State of the Fertilizer Industry: Volatility Still Exists, But Some Certainty Appears
During the 2025 growing season, the one sector of crop inputs that experienced the most chaotic performance was fertilizer. In particular, two buzzwords dogged the marketplace throughout the year — price and tariffs.
Prices were the most important factor impacting the fertilizer industry during 2024-25. In fact, according to Josh Linville, Vice President of Fertilizer at StoneX, the average costs for growers to afford to apply most fertilizer types during this timeframe was mind-boggling.
“In 2023, it cost growers 55 bushels of corn to apply one ton of urea,” said Linville, speaking at the 2025 Agricultural Retailers Association (ARA) meeting in early December. “One year later, that same one ton of urea cost the equivalent of 155 bushels of corn.”
Despite this fact, the overall market performance for the fertilizer category during 2025 didn’t suffer much in terms of revenues. According to data collected in the 2025 CropLife 100 survey, the fertilizer category saw its overall revenues remain relatively flat for the year. Sales for 2025 came in at $19.9 billion — the identical sales figure that the category recorded the year before.
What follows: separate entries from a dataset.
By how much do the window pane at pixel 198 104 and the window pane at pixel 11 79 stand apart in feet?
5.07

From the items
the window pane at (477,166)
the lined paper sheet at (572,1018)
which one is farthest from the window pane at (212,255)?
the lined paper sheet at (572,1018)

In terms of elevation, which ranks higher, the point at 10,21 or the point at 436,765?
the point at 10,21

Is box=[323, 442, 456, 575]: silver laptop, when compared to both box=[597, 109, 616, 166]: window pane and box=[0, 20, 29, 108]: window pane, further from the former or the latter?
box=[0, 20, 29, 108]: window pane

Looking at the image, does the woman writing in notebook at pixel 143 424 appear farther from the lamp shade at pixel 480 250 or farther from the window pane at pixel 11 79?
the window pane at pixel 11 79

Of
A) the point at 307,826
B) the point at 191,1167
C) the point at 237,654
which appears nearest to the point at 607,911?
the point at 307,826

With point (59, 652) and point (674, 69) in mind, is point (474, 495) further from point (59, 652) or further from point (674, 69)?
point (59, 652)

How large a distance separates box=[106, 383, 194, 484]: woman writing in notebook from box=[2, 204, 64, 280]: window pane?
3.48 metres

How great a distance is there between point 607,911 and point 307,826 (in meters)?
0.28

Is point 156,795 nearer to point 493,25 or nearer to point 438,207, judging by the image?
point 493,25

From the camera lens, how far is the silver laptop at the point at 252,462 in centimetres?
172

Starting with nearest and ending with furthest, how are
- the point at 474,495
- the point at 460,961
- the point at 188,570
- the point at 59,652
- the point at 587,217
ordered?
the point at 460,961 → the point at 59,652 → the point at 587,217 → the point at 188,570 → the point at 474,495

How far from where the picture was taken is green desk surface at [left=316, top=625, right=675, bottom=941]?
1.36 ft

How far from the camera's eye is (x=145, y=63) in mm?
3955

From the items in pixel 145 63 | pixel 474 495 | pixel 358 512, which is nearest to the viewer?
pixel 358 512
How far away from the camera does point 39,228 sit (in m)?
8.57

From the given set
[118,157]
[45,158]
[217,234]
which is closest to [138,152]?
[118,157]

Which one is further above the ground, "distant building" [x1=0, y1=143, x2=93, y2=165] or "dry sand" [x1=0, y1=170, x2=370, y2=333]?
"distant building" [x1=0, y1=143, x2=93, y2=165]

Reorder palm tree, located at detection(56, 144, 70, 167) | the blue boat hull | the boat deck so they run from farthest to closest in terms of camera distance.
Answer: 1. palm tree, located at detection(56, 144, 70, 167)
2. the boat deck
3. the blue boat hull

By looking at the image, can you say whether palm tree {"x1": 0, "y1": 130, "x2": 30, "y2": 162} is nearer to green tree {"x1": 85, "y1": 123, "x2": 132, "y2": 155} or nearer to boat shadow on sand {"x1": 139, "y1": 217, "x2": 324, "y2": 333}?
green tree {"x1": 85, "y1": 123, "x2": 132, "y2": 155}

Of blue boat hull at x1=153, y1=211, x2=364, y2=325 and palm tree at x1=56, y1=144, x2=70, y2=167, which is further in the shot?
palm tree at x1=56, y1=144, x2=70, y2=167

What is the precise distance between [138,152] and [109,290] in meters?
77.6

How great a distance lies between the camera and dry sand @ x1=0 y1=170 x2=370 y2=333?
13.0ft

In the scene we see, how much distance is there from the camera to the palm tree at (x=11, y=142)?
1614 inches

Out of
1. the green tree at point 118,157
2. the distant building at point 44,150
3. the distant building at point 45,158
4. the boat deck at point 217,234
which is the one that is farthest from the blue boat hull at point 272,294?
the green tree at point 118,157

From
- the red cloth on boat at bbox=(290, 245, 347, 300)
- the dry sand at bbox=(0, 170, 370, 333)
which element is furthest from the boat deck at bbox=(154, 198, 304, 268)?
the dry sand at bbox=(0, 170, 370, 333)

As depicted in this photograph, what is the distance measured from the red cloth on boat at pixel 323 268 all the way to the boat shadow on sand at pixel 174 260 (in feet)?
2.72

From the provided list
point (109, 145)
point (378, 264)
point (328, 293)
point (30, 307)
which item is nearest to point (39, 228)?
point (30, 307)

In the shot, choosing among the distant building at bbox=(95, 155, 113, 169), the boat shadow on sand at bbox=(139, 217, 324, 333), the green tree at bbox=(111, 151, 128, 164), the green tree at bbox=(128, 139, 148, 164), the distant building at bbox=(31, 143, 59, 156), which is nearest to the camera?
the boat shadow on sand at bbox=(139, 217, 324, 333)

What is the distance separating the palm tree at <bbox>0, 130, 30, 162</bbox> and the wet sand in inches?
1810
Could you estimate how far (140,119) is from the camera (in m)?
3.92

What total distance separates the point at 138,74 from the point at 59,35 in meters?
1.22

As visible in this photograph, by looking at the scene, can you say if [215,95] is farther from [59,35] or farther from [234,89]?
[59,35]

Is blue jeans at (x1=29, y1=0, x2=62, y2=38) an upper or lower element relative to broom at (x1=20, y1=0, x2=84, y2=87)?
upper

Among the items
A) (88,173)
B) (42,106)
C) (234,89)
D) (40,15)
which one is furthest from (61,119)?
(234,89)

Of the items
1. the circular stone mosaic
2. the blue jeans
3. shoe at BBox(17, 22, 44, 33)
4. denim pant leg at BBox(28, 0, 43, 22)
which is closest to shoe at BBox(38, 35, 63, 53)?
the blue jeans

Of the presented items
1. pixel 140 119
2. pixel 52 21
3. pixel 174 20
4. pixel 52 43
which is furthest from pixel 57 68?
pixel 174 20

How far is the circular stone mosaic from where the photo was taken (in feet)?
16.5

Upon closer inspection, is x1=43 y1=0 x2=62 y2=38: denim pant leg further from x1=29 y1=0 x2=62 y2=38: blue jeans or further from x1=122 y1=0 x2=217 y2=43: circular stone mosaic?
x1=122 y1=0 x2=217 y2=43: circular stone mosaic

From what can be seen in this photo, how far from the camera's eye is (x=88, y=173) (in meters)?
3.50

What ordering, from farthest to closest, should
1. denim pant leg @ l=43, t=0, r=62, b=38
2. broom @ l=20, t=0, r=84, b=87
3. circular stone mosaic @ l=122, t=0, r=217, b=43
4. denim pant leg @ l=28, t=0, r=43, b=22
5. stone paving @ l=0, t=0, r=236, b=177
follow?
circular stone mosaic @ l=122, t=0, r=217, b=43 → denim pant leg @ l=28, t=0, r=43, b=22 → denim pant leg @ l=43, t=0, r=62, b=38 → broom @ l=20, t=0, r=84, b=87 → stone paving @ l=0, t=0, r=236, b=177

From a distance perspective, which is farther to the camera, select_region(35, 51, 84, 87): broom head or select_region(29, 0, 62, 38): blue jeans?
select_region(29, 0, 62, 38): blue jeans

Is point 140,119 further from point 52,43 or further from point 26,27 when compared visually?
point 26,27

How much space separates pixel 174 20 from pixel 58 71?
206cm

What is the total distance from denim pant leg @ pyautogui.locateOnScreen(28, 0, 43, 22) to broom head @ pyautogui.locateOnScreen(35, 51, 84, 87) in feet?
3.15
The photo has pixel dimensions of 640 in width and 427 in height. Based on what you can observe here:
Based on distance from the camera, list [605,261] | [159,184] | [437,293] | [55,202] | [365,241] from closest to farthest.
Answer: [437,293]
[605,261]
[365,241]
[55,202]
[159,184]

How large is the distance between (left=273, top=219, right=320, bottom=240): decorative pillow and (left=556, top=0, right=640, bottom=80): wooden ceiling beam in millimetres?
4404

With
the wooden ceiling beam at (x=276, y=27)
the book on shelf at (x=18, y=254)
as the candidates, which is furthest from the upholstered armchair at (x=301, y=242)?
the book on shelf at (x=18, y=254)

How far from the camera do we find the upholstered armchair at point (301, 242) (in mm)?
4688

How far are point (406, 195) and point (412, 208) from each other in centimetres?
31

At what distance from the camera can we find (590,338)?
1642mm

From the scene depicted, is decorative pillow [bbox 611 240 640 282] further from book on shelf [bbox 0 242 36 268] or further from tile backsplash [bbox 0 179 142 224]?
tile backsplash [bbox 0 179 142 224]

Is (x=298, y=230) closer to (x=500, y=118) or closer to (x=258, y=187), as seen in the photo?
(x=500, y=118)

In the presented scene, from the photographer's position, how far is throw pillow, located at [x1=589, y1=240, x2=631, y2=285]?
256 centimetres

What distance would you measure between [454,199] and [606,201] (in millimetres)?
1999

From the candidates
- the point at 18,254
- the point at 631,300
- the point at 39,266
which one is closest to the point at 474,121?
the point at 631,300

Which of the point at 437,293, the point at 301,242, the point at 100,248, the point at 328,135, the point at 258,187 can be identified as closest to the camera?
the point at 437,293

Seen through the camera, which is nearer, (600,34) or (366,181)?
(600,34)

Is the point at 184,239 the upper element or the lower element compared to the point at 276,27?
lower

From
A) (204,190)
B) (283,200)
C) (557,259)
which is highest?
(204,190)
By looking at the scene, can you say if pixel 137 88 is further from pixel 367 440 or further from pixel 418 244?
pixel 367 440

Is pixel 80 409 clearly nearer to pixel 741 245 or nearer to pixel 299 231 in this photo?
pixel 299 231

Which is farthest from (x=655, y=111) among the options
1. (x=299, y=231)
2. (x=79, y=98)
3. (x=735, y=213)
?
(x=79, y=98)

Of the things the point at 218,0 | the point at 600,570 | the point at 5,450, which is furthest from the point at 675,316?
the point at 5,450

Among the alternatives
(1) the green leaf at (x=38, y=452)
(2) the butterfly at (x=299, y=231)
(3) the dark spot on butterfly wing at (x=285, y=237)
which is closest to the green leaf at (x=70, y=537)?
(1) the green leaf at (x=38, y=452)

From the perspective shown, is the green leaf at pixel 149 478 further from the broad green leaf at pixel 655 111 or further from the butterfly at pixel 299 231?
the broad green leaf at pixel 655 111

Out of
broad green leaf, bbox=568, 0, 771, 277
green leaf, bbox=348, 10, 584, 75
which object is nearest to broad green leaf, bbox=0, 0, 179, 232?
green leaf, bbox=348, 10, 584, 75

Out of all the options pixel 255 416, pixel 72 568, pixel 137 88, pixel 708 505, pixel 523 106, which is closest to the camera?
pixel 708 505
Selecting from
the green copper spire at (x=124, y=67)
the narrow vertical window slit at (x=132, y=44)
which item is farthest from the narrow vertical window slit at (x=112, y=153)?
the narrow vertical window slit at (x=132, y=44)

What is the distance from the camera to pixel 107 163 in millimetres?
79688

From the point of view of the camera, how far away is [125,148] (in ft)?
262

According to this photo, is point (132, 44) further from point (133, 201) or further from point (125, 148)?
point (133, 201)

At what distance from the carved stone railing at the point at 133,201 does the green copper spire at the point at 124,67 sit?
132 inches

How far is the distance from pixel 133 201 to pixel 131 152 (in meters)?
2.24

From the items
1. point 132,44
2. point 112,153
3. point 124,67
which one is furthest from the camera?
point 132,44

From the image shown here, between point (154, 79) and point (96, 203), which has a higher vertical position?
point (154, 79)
In addition, the category was able to hold onto its overall market share among the nation’s top ag retailers vs. all the other crop inputs and services categories at 46%.
Part of the reason for this, said Linville, is the fact that fertilizer prices have moderated significantly from their 2024 highs. “Today, for a grower to apply one ton of urea, it is costing them 75 bushels of corn,” he said. “That’s much closer to the traditional average than it has been.”
Tariffs Relief
In terms of tariffs, fertilizer market watchers have been very concerned that these could negatively impact the overall industry. As Linville pointed out, the majority of urea comes into the U.S. from Russia. For other key macronutrients, major suppliers are Canada (potash) and China (phosphates). In recent months, all three of these countries have been targeted by the Trump Administration with reciprocal tariffs.
During this entire time, key agricultural trade associations such as the American Soybean Association have lobbied the administration to exempt critical fertilizers from these tariff costs. And in mid-November, President Donald Trump signed Executive Order 14257. This amended the Hammond Tariff Schedule of the U.S. to add diammonia and monoammonia phosphates (DAP and MAP) as well as potash to the annex of products not subject to tariff duties.
The ag industry responded to this news with thanks. “These designations are a major step forward for American agriculture and supply chain resilience,” said ARA President and CEO Daren Coppock in a statement. “Potash and phosphate are essential crop nutrients that support food production across the country. Recognizing their critical importance will help strengthen domestic production and encourage investment.”
Corey Rosenbusch, President and CEO at The Fertilizer Institute, says: “The fertilizer market is highly competitive and characterized by a complex web of global supply and demand factors. While the U.S. has domestic fertilizer manufacturing and production, it is a net fertilizer importer and relies on both domestic production and imports during busy spring planting and fall application periods.”